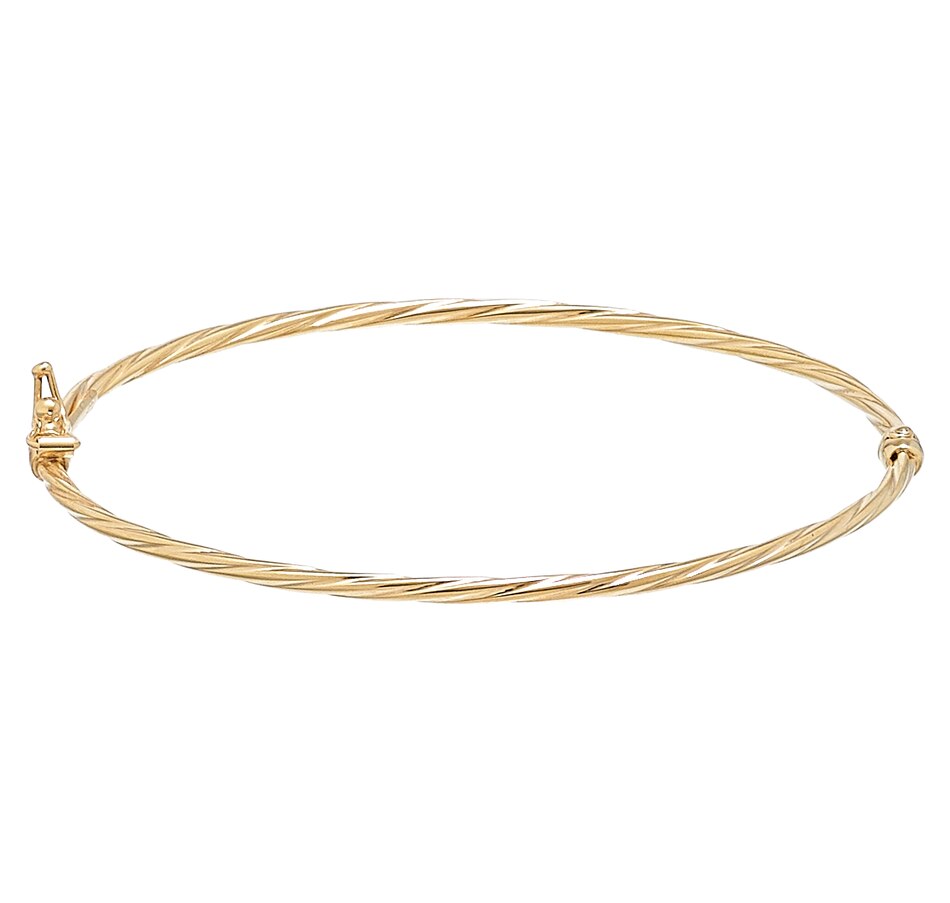 tsc.ca - UNOAERRE 18K Yellow Gold Twist Design Thin Bangle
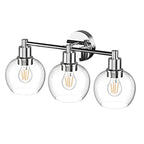 3-Light Vintage Brass Globe Vanity Light Fixture for Bathroom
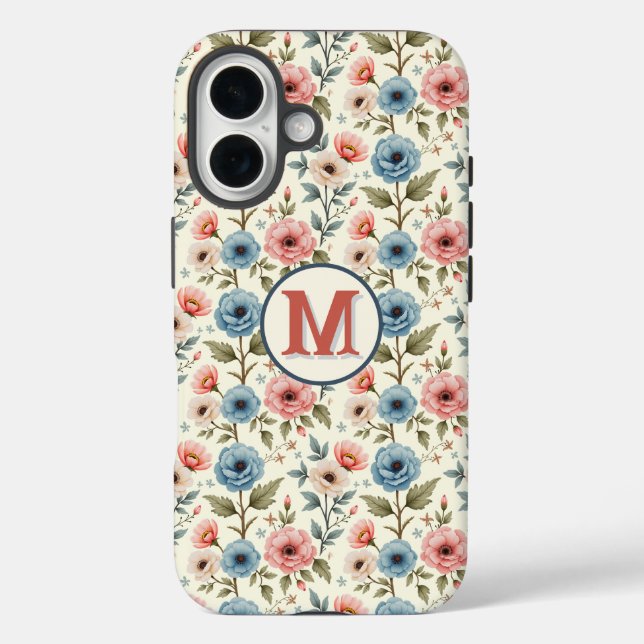 Coques Case-Mate iPhone Imaginaire floral de printemps bleu et rose (Verso)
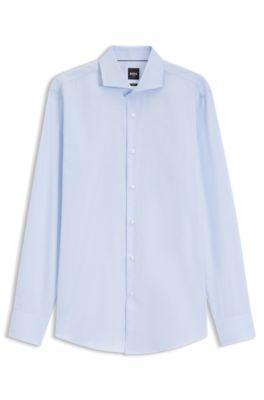 Slim-fit shirt crafted from a wrinkle-resistant cotton blend by HUGO BOSS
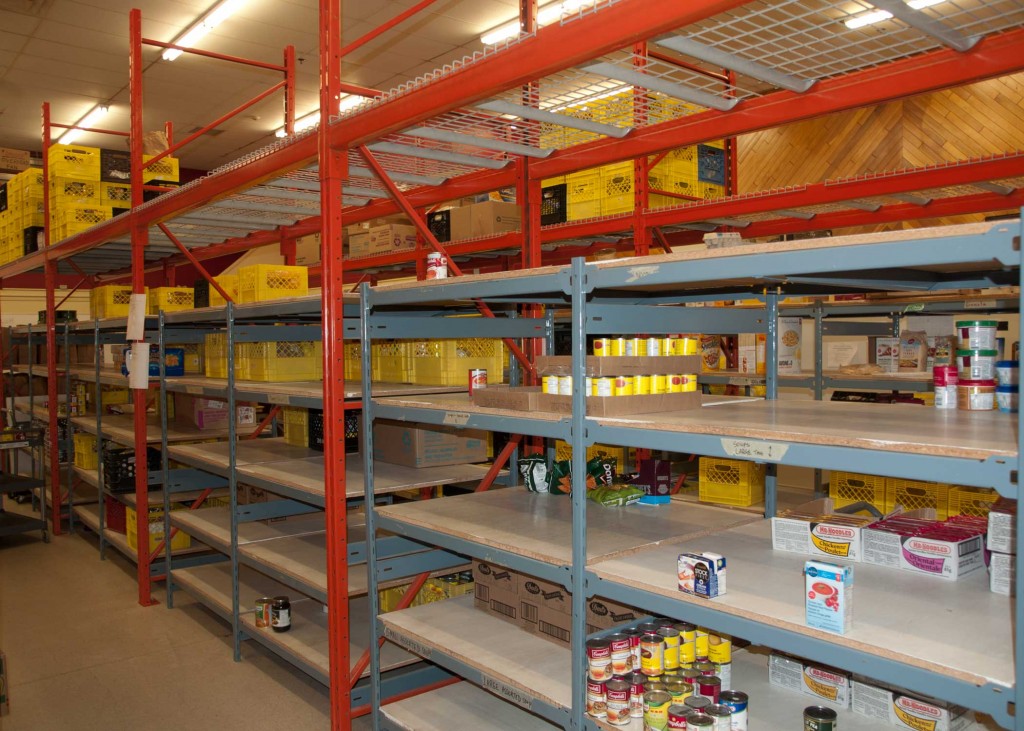 Current view of the Whitehorse food bank shelves.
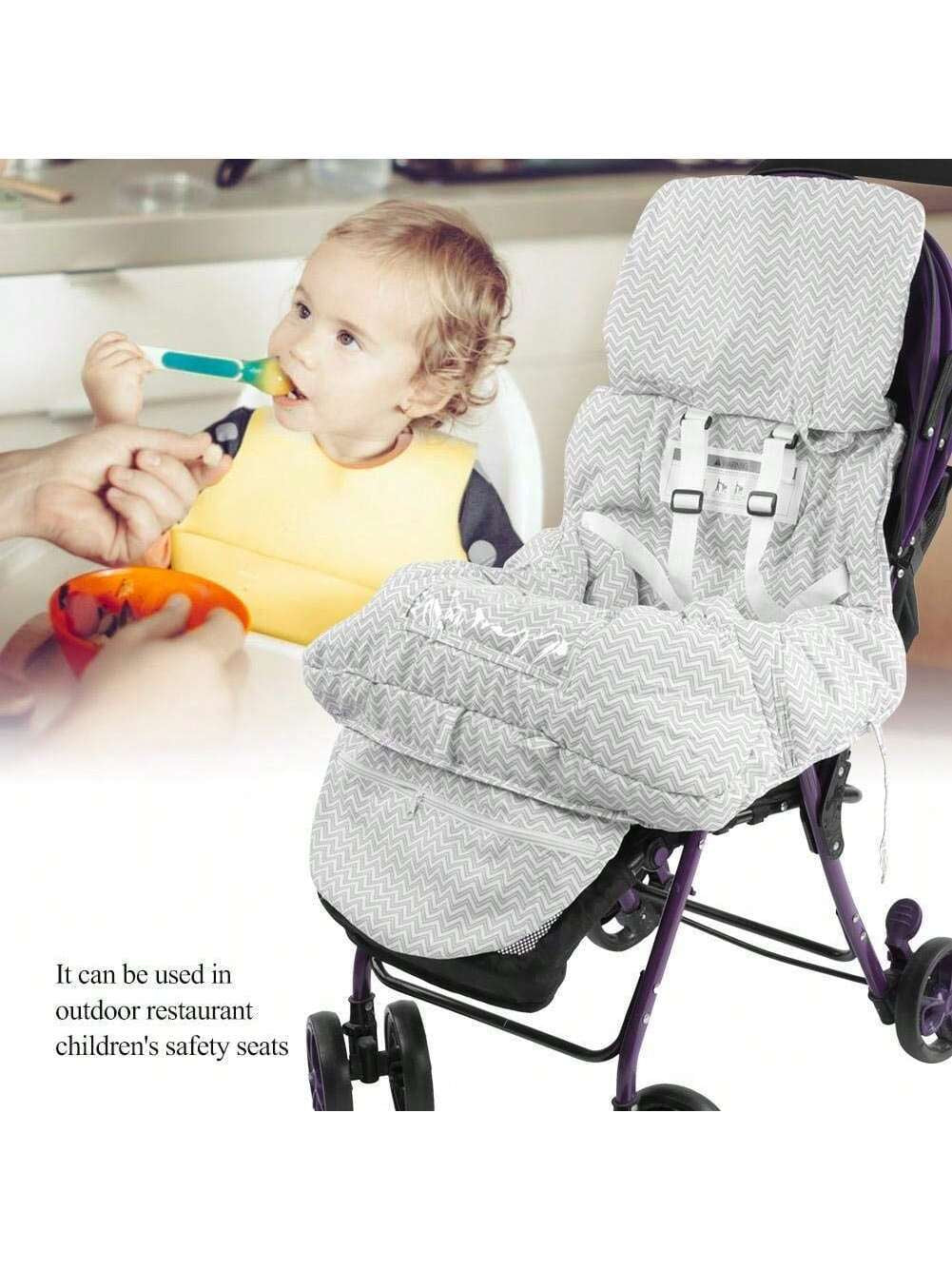 1Pc Thick Baby Stroller Seat Cushion, Cartoon Pattern, Foldable, Collapsible, High Chair Cushion, Comfortable and Breathable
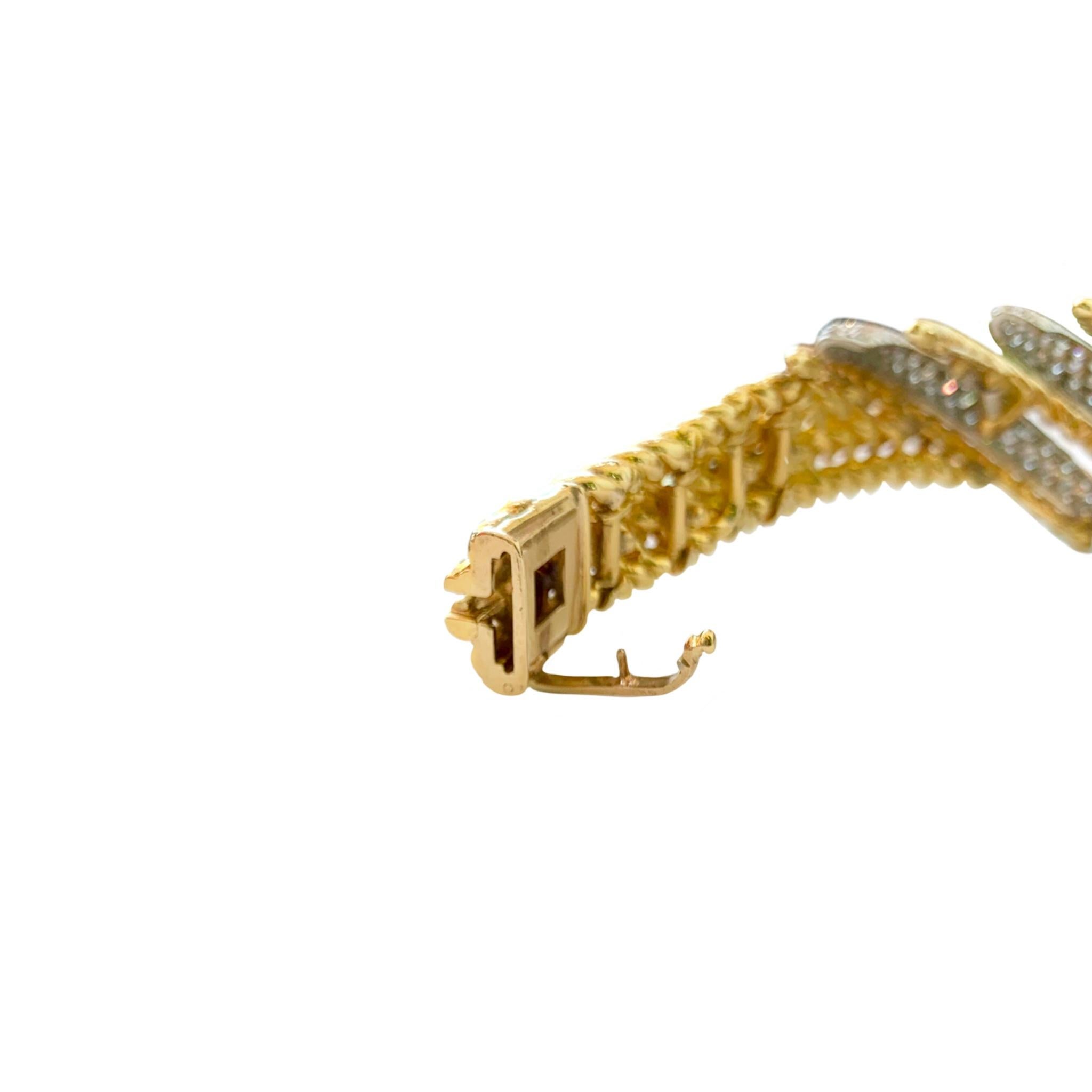 Women's 18 Karat White and Yellow Gold Diamond Bracelet For Sale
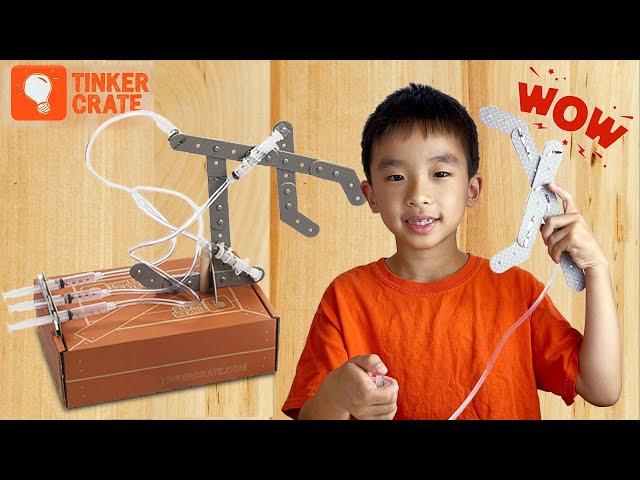 We Built a Hydraulic Claw! KiwiCo Tinker Unboxing and Review 2021 | STEM Project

:::::

TASK TO COMPLETE: Every line in the data above needs to be given again exactly, pictures aside.

RESPONSE FOR THIS EXERCISE:
 tsc.ca - UNOAERRE 18K Yellow Gold Twist Design Thin Bangle
 3-Light Vintage Brass Globe Vanity Light Fixture for Bathroom
 Coques Case-Mate iPhone Imaginaire floral de printemps bleu et rose (Verso)
 Slim-fit shirt crafted from a wrinkle-resistant cotton blend by HUGO BOSS
 Current view of the Whitehorse food bank shelves.
 1Pc Thick Baby Stroller Seat Cushion, Cartoon Pattern, Foldable, Collapsible, High Chair Cushion, Comfortable and Breathable
 Women's 18 Karat White and Yellow Gold Diamond Bracelet For Sale
 We Built a Hydraulic Claw! KiwiCo Tinker Unboxing and Review 2021 | STEM Project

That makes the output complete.